Iowa Senate Majority Leader Mike Gronstal, D-Council Bluffs, last week called for a state water quality summit to be held after the November elections to chart a bipartisan legislative strategy. The state’s top Democrat found agreement during the “Iowa Press” program aired last weekend on Iowa Public Television with House Speaker Linda Upmeyer, R-Clear Lake. It is gratifying to hear leading Iowa politicians talking sense about how to help the Tall Corn State wade out of the political and legal morass over polluted surface water that pits agriculture against the environment.

 “Everybody’s talking past each other,” Gronstal said. “So far, everybody’s talking unilaterally. It requires people to sit down at the table and work through some of these issues.”

Hallelujah! This has been our point all along.

The Des Moines Water Works and the three Northwest Iowa counties enjoined in a federal lawsuit are Example A. There has been absolutely no attempt for these two sides to mediate their dispute over pollution of the Raccoon River. The water works is set on a course to make law. The counties lawyered up through a secret slush fund managed in Des Moines with hundreds of mystery donors. Why settle when you can fight?

You can only fight so long as you can afford it.

The counties can’t afford it, now that the secret slush fund has dried up for fear of having to expose itself. The water works really can’t afford it by jacking up rates. The people of Iowa can’t afford to cripple production agriculture and they cannot abide the worst surface water pollution in America.

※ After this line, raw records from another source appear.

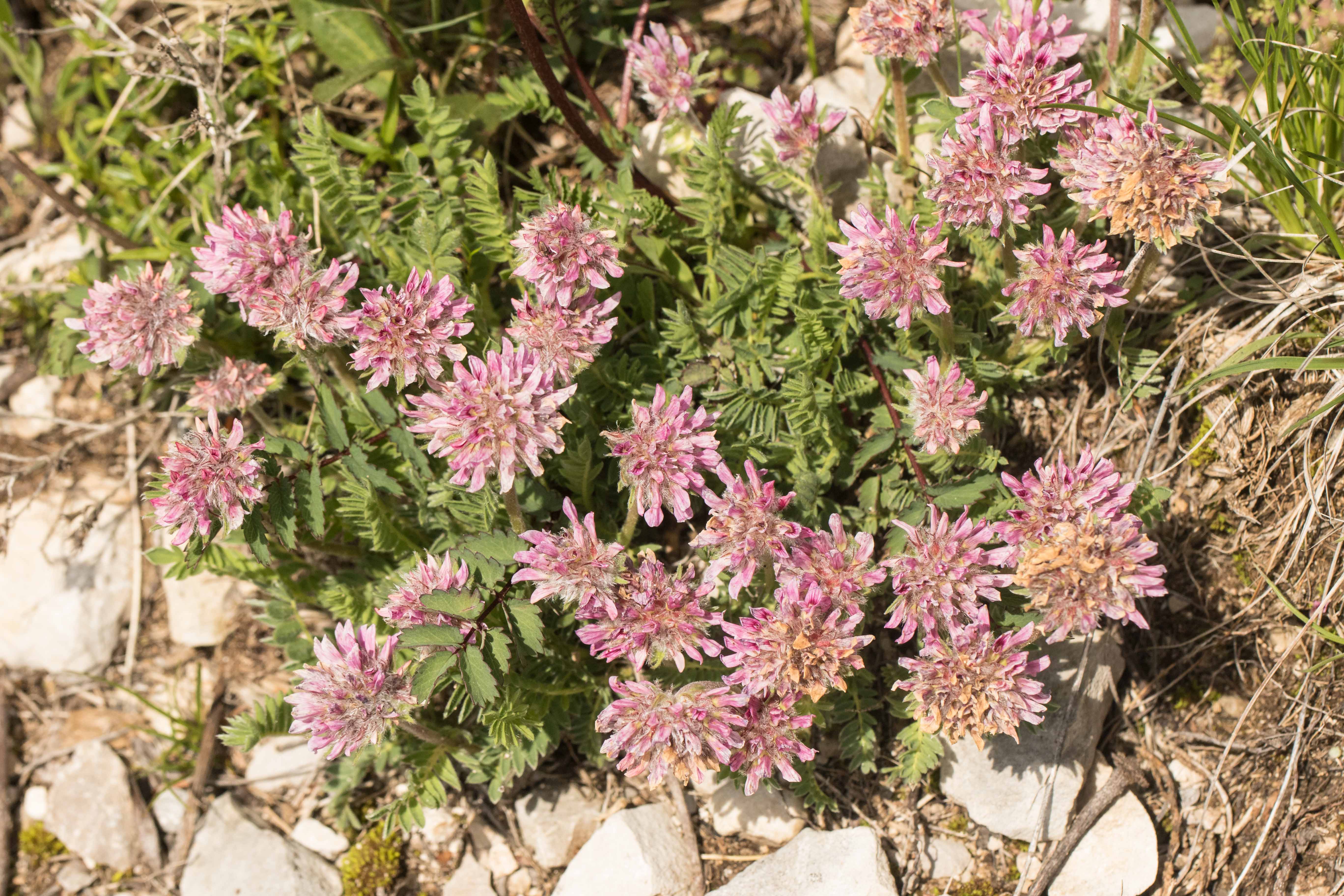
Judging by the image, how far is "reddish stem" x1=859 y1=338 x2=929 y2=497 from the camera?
12.1 feet

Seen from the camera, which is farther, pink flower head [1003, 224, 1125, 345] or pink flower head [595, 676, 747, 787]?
pink flower head [1003, 224, 1125, 345]

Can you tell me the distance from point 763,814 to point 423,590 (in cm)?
166

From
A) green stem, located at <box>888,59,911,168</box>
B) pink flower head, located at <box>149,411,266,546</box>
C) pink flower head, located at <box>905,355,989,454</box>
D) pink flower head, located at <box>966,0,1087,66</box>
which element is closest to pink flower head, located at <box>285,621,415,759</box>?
pink flower head, located at <box>149,411,266,546</box>

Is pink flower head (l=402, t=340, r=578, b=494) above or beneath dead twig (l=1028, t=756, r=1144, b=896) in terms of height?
above

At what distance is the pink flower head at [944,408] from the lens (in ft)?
10.9

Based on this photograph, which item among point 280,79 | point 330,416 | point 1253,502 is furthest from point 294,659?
point 1253,502

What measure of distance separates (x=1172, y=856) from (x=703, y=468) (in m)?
2.35

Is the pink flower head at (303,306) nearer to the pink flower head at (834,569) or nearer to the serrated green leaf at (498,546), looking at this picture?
the serrated green leaf at (498,546)

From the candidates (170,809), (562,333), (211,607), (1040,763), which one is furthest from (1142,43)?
(170,809)

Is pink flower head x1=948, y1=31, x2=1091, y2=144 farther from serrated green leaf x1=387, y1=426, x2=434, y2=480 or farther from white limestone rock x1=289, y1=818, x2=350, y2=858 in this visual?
white limestone rock x1=289, y1=818, x2=350, y2=858

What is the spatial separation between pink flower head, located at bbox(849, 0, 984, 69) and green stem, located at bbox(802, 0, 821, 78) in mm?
826

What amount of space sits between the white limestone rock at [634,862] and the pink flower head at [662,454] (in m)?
1.48

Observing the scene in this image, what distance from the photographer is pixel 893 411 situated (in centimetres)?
A: 380

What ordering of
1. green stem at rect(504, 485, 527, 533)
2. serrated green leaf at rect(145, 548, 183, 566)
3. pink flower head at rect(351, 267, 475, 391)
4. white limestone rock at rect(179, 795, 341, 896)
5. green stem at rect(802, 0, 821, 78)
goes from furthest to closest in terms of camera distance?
green stem at rect(802, 0, 821, 78)
white limestone rock at rect(179, 795, 341, 896)
serrated green leaf at rect(145, 548, 183, 566)
green stem at rect(504, 485, 527, 533)
pink flower head at rect(351, 267, 475, 391)
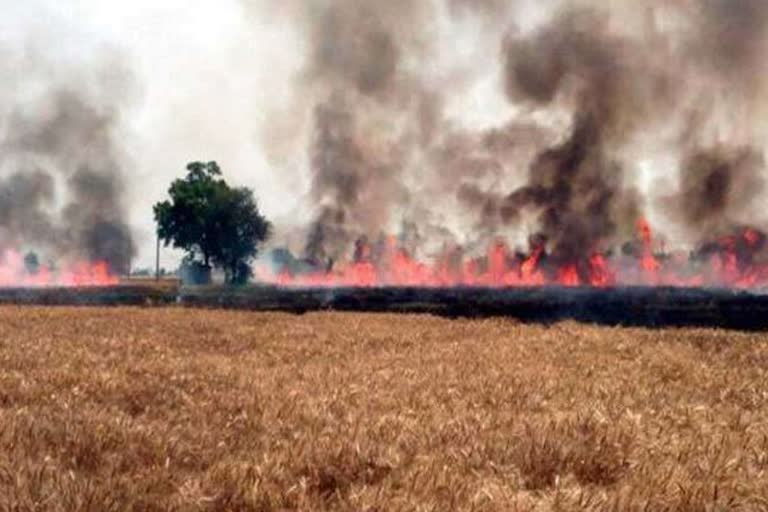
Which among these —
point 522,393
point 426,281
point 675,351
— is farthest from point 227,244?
point 522,393

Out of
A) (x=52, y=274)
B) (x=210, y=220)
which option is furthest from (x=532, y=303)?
(x=52, y=274)

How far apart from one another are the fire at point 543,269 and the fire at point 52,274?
1052 inches

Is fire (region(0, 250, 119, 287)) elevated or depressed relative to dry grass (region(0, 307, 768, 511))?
elevated

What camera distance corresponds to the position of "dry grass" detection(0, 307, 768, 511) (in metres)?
4.36

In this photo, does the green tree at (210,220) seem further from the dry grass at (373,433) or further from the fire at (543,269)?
the dry grass at (373,433)

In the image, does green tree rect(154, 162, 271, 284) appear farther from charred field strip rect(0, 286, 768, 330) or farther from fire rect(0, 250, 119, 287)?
charred field strip rect(0, 286, 768, 330)

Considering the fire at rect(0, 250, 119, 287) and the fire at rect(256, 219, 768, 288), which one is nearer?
the fire at rect(256, 219, 768, 288)

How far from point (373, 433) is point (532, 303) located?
161 feet

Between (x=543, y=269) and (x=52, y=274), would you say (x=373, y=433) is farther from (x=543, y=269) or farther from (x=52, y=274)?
(x=52, y=274)

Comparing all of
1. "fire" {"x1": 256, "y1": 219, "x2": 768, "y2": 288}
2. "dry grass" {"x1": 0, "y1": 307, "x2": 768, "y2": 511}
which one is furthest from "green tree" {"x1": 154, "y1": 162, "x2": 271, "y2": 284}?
"dry grass" {"x1": 0, "y1": 307, "x2": 768, "y2": 511}

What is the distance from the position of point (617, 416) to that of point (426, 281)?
10006cm

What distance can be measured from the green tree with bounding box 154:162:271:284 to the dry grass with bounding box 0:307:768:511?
91914 mm

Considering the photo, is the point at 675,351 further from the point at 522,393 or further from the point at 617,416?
the point at 617,416

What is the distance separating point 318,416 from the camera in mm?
7227
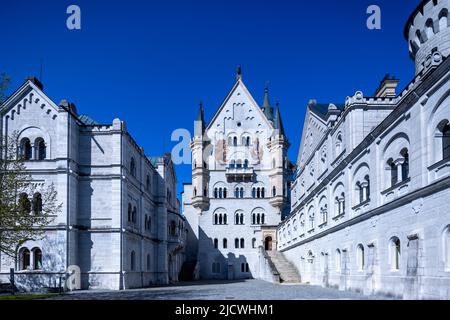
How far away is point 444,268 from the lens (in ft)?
58.6

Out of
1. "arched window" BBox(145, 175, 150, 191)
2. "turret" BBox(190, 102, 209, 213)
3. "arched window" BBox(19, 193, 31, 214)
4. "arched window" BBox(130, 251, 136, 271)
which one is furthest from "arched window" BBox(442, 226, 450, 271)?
"turret" BBox(190, 102, 209, 213)

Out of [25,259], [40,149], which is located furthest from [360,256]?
[40,149]

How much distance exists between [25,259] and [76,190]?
6560 mm

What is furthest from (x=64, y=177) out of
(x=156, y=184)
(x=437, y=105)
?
(x=437, y=105)

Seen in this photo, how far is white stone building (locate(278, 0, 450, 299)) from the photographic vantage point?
62.0ft

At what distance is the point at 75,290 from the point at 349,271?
2074cm

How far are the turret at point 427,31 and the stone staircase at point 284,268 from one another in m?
26.7

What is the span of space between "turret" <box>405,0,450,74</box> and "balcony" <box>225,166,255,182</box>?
42172mm

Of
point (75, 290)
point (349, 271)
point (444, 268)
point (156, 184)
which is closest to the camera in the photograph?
point (444, 268)

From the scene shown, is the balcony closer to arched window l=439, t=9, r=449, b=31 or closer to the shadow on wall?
the shadow on wall

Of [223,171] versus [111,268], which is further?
[223,171]

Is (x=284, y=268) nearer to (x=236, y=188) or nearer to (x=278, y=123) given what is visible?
(x=236, y=188)

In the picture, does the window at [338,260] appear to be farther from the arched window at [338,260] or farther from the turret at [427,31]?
the turret at [427,31]

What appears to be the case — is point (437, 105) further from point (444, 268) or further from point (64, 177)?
point (64, 177)
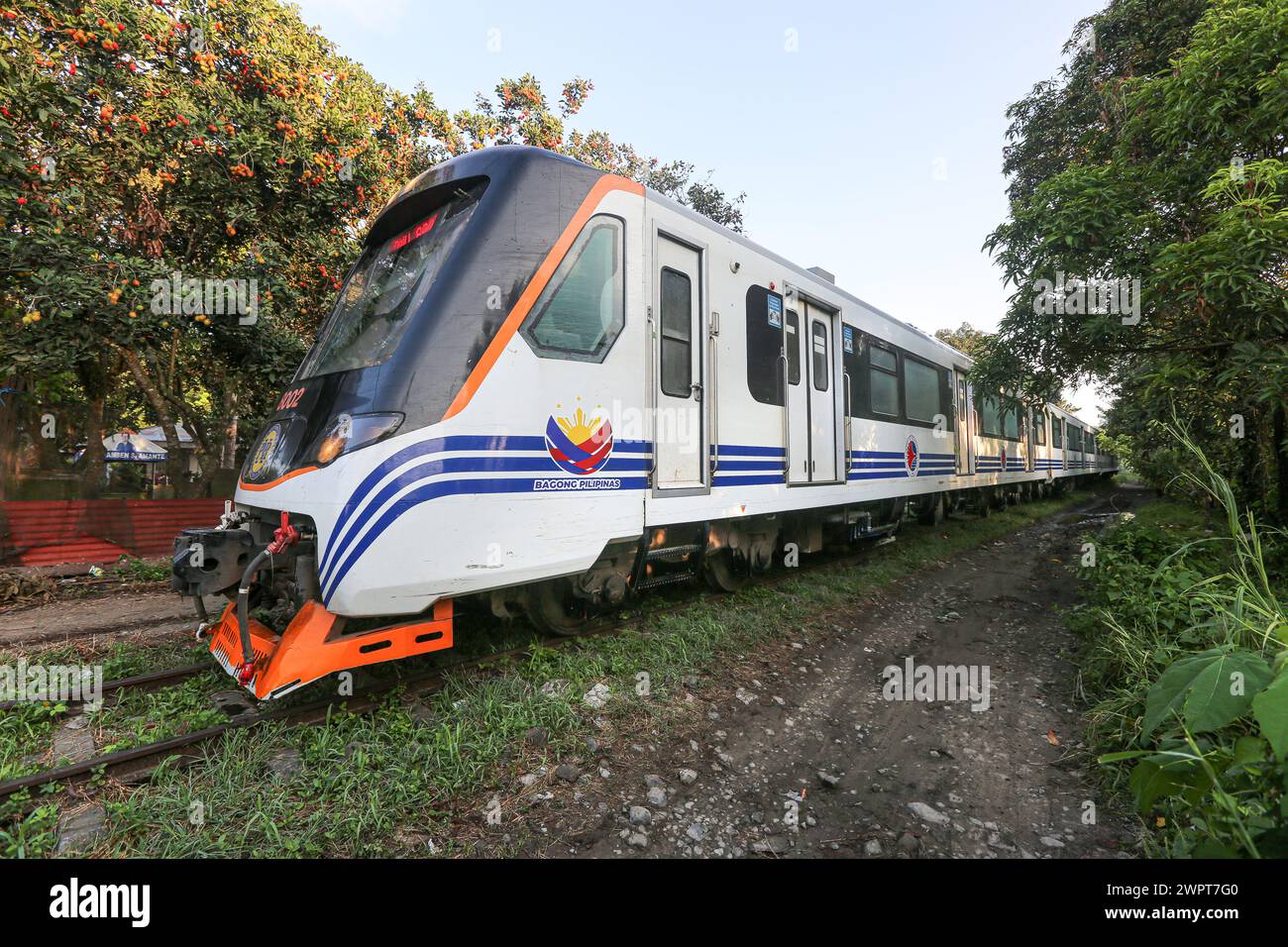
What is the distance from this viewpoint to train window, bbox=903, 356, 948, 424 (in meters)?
8.55

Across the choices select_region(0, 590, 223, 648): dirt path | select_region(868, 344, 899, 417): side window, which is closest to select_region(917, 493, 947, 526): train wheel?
select_region(868, 344, 899, 417): side window

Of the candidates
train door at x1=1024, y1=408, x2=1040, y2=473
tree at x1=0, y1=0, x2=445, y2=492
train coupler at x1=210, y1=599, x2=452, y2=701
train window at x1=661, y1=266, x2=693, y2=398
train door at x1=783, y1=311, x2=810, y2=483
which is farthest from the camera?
train door at x1=1024, y1=408, x2=1040, y2=473

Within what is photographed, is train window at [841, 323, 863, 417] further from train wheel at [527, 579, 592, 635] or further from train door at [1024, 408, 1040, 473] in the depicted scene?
train door at [1024, 408, 1040, 473]

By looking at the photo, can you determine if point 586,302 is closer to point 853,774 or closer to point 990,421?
point 853,774

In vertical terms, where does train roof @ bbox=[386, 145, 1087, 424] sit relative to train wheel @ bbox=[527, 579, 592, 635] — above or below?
above

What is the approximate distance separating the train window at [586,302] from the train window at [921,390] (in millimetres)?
6164

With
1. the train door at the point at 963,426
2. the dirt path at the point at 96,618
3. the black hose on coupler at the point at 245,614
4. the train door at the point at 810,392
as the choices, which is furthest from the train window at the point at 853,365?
the dirt path at the point at 96,618

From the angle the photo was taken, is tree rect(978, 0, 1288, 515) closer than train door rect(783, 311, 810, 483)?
Yes

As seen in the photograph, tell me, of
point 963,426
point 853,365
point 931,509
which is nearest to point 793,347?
point 853,365

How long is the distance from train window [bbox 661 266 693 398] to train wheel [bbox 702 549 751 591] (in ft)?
6.52

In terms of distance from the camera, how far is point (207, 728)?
9.75ft

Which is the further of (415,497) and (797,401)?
(797,401)

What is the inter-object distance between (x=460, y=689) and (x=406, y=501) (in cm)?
127

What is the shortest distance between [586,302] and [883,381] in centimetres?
558
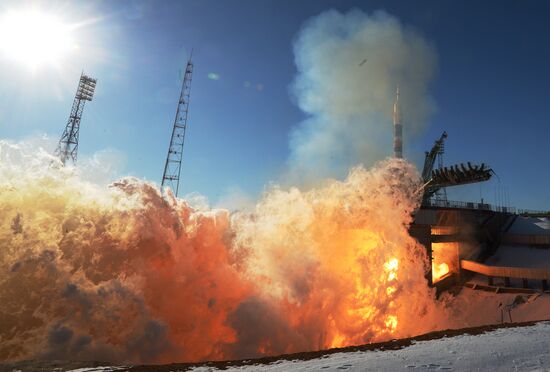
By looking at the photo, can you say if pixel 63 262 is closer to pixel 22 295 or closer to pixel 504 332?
pixel 22 295

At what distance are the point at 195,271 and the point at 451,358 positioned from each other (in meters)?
13.3

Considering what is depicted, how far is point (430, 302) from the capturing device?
35.1 m

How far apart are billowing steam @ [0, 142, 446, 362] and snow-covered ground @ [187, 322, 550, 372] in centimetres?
742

Gronstal provides the opening for a mediated settlement.

Gather the state’s political leaders — Gov. Branstad, Gronstal, Upmeyer, US Agriculture Secretary Tom Vilsack, DMWW Chairman Graham Gillette and CEO Bill Stowe, the three chairpersons for the boards of supervisors in Buena Vista, Sac and Calhoun counties and one county attorney (we’re thinking Buena Vista County Attorney Dave Patton, who can see both sides of the issue) — in Storm Lake for the second week in November. We would suggest hiring experienced mediator Hugh Perry, an amiable Storm Lake attorney, or someone like him to keep the talks moving forward.

Storm Lake is the very epicenter of the entire water quality debate — a lake under dredging to remove farmland, huge livestock processing plants that live off the corn-soybean rotation, the headwaters of the Raccoon River at Marathon, thousands of immigrants drawn here by agribusiness, legions of commercial fertilizer retailers and applicators. You name it, Storm Lake is ag, environment and rural enterprise central.

The water works’ lawsuit against the counties has been delayed from its initial August bench trial in front of a federal judge. By mid-November, we should have a clearer direction where the litigation is headed. It may be an opportune time to bring the parties together to settle the lawsuit if they cannot find a way before then.

No doubt, this is beyond what Gronstal is thinking. He seeks a political solution among many on the table. But we cannot have a political solution without first having a legal solution to the case at hand, it would seem to us. Throwing money at water quality projects will not necessarily solve the problem of providing clean drinking water and an efficient sustainable agriculture (which sustains the environment and producers).

That’s why leadership is so important in bringing people together. Gronstal is providing it by attempting to get people to talk to each other, and not past each other.